To solve the problem, we need to determine the value of \( x \) given the conditions of the reaction rate and temperature changes. ### Step-by-Step Solution: 1. **Understanding the Rate of Reaction**: The problem states that the rate of reaction doubles for every \( 10^\circ C \) rise in temperature. This means that the temperature coefficient \( \mu \) is equal to 2. 2. **Setting Up the Equation**: The rate of reaction at the final temperature divided by the rate at the initial temperature can be expressed as: \[ \frac{R_f}{R_i} = \mu^n \] where \( n \) is the number of \( 10^\circ C \) intervals between the initial and final temperatures. 3. **Identifying the Initial and Final Temperatures**: The initial temperature \( T_i \) is \( 30^\circ C \) and the final temperature \( T_f \) is \( 10x^\circ C \).

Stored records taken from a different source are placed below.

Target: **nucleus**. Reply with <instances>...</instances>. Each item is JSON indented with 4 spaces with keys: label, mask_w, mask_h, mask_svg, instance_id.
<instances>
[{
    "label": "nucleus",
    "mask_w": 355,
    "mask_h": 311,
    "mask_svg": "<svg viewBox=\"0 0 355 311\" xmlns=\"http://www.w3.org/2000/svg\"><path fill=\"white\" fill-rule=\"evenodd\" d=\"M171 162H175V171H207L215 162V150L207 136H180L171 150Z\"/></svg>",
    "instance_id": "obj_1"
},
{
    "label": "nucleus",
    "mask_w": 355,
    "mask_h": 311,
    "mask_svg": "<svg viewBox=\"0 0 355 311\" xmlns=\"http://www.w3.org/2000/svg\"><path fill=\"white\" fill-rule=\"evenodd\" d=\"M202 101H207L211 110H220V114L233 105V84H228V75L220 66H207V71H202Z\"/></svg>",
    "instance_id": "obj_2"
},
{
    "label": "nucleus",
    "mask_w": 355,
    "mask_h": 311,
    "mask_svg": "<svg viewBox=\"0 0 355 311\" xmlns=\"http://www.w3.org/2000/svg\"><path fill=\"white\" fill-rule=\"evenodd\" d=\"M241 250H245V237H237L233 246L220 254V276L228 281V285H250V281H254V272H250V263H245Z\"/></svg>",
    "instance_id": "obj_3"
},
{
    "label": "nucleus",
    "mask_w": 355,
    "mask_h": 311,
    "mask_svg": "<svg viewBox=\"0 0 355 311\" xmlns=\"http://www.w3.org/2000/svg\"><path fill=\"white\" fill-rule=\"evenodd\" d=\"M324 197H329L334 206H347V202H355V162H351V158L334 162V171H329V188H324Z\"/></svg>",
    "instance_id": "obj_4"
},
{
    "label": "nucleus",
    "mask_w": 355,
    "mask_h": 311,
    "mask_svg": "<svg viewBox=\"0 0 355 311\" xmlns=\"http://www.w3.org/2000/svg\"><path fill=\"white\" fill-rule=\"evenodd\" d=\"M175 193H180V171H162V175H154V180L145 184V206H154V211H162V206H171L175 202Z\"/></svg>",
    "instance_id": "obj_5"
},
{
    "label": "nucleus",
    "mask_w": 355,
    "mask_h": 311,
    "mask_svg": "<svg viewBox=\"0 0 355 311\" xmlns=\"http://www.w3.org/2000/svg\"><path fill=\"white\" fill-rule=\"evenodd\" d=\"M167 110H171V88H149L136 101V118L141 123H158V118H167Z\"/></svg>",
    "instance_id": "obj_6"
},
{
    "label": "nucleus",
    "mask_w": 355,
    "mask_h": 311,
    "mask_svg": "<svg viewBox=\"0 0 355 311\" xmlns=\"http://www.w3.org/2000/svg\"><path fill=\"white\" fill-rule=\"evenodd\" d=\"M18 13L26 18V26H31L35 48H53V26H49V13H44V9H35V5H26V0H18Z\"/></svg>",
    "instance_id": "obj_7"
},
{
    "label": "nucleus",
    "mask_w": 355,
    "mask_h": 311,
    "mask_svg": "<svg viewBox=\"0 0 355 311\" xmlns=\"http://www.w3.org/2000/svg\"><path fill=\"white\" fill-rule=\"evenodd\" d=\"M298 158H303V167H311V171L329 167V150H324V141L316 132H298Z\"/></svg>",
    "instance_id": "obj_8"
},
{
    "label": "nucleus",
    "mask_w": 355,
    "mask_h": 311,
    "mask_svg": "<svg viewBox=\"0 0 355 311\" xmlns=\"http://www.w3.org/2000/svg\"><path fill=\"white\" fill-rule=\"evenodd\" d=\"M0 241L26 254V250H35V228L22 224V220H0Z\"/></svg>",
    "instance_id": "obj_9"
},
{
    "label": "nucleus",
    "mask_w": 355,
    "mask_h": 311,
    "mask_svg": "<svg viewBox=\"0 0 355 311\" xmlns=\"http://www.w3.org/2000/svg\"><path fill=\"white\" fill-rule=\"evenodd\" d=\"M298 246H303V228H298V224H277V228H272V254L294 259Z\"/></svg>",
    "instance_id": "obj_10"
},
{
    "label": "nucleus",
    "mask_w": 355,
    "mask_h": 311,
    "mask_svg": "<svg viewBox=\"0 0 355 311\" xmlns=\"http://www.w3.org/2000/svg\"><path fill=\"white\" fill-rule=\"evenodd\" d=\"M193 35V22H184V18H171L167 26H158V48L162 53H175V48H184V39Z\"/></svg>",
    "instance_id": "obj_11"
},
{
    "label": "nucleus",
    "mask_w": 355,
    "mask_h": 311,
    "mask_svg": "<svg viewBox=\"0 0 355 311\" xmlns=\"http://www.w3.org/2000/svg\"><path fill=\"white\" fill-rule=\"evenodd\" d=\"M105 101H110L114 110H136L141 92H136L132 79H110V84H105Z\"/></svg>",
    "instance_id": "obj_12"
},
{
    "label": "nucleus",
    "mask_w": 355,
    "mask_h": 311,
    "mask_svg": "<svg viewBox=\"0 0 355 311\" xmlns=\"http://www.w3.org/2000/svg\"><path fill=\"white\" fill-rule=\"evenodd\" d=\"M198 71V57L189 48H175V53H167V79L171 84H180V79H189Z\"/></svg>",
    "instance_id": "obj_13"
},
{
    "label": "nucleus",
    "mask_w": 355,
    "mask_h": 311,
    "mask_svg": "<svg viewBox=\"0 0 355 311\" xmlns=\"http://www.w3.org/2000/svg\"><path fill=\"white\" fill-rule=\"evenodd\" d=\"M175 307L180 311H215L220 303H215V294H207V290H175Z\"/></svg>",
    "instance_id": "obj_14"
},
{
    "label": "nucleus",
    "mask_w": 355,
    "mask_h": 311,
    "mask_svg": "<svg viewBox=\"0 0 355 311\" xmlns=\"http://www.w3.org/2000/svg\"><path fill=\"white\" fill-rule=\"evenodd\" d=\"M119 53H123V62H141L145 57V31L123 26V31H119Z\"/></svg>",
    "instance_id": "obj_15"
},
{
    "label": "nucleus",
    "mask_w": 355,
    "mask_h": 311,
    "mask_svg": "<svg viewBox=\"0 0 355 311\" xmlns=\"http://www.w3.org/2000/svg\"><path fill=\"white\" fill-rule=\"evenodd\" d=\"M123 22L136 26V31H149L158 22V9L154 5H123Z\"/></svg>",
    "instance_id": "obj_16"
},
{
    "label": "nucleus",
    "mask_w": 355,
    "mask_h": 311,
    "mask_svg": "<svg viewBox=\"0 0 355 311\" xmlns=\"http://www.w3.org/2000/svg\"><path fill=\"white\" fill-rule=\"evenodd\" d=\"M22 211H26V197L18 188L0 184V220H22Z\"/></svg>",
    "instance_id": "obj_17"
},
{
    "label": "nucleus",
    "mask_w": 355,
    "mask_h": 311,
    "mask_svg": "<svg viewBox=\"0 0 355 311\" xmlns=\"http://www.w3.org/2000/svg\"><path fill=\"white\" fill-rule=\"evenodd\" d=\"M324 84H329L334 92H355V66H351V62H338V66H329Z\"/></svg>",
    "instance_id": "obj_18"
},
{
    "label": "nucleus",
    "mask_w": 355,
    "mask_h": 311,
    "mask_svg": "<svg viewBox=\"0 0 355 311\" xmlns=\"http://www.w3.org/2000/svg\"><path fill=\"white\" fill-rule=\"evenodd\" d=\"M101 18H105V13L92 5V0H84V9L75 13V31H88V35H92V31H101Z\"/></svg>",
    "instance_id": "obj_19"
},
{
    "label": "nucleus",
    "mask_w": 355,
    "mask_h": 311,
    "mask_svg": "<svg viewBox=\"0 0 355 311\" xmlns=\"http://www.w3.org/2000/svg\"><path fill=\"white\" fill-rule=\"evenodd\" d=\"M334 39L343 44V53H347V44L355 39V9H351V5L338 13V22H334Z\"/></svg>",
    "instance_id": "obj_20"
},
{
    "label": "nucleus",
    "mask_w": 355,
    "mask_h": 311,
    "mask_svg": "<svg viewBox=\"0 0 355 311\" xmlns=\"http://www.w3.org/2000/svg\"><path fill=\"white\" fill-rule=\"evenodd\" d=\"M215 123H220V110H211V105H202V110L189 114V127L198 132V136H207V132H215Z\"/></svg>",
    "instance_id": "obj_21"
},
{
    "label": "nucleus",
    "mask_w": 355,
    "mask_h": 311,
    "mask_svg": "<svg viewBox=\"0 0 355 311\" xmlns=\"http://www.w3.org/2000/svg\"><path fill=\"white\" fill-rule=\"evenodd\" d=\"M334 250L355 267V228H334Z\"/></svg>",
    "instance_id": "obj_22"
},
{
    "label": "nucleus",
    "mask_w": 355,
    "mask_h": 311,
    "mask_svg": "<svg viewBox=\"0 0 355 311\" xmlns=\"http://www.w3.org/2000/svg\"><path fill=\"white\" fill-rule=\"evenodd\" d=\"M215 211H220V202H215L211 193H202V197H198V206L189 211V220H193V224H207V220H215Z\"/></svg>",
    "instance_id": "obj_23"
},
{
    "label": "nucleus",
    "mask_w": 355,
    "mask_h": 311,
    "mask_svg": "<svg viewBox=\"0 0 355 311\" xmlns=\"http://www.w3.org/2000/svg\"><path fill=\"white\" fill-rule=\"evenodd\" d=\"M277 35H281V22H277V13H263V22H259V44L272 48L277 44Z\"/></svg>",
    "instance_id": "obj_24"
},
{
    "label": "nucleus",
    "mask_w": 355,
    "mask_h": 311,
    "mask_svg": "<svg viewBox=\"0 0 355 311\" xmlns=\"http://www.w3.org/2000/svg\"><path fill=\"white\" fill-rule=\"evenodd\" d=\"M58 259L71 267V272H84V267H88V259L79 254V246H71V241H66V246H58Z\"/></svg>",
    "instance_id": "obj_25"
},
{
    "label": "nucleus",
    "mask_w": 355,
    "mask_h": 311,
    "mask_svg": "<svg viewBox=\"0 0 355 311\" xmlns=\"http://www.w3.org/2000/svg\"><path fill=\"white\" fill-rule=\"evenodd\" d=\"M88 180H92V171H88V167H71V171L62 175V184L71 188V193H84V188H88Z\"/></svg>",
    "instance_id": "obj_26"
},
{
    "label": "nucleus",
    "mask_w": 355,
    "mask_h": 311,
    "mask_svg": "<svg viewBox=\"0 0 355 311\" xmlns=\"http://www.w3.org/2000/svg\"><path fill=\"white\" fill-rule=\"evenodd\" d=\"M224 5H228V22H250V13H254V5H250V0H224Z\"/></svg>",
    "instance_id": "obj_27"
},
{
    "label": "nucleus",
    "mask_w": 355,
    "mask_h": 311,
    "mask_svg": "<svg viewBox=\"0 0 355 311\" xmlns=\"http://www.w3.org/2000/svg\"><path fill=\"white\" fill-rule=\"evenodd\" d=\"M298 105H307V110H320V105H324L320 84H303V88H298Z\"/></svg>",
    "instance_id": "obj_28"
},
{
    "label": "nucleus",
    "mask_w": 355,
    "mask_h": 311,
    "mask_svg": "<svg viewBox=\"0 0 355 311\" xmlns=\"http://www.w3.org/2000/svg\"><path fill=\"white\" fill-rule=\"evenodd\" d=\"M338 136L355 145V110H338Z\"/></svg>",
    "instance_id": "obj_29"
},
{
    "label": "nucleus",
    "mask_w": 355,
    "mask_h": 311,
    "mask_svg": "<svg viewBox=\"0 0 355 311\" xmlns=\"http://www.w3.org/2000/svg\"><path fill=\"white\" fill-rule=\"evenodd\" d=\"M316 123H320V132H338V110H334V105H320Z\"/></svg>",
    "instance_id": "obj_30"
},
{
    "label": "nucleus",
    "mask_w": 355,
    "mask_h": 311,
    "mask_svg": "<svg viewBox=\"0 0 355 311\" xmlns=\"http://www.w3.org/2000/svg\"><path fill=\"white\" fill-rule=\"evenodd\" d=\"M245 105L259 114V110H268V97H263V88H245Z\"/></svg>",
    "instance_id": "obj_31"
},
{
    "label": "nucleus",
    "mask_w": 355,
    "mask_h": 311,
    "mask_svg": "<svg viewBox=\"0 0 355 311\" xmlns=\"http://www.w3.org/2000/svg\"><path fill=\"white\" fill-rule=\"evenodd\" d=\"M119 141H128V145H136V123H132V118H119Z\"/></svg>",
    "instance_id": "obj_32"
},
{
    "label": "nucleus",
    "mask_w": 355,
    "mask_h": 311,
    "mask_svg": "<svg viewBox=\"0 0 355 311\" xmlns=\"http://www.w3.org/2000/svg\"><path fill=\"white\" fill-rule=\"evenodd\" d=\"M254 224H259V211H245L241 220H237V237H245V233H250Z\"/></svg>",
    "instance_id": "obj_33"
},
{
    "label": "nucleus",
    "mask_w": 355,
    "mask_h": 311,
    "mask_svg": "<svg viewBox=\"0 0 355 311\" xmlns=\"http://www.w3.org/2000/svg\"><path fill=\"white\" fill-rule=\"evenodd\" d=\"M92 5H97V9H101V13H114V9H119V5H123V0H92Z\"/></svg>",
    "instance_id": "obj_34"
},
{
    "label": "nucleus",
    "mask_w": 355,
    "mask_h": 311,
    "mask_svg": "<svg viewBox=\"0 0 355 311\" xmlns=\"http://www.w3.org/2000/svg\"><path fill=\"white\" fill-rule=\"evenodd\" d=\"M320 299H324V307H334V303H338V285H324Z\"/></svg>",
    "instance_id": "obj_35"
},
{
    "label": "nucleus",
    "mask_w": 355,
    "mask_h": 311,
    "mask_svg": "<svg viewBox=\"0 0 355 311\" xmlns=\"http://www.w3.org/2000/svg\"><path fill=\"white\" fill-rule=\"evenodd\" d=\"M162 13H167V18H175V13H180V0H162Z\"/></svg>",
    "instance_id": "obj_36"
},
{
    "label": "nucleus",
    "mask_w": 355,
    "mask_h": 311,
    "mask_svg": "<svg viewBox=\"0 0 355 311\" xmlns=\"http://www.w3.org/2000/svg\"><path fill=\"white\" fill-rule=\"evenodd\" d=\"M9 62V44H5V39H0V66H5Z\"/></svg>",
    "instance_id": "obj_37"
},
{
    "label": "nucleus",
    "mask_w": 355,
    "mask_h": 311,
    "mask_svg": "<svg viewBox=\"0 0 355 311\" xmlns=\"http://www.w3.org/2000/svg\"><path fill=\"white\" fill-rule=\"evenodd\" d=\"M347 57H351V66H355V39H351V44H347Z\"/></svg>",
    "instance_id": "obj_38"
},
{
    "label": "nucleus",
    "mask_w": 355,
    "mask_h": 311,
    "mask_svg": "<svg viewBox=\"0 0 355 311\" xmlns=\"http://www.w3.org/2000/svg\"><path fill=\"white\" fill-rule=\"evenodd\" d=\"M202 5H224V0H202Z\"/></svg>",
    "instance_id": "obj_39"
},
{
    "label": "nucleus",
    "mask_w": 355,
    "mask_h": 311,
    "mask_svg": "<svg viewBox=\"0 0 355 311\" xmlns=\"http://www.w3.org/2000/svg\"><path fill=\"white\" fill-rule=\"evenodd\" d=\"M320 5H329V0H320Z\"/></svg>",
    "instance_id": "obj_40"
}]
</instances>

Thus, the change in temperature \( \Delta T \) is: \[ \Delta T = T_f - T_i = 10x - 30 \] 4. **Calculating \( n \)**: Since \( n \) is the number of \( 10^\circ C \) intervals, we can express it as: \[ n = \frac{\Delta T}{10} = \frac{10x - 30}{10} = x - 3 \] 5. **Using the Given Rate Increase**: According to the problem, the rate of reaction increases by 32 times when the temperature is increased: \[ \frac{R_f}{R_i} = 32 \] 6. **Setting Up the Equation**: Now we can set up the equation: \[ 32 = 2^{(x - 3)} \] 7. **Expressing 32 as a Power of 2**: We know that \( 32 = 2^5 \). Therefore, we can equate the exponents: \[ x - 3 = 5 \] 8. **Solving for \( x \)**: Adding 3 to both sides gives: \[ x = 5 + 3 = 8 \] ### Final Answer: The value of \( x \) is \( 8 \). ---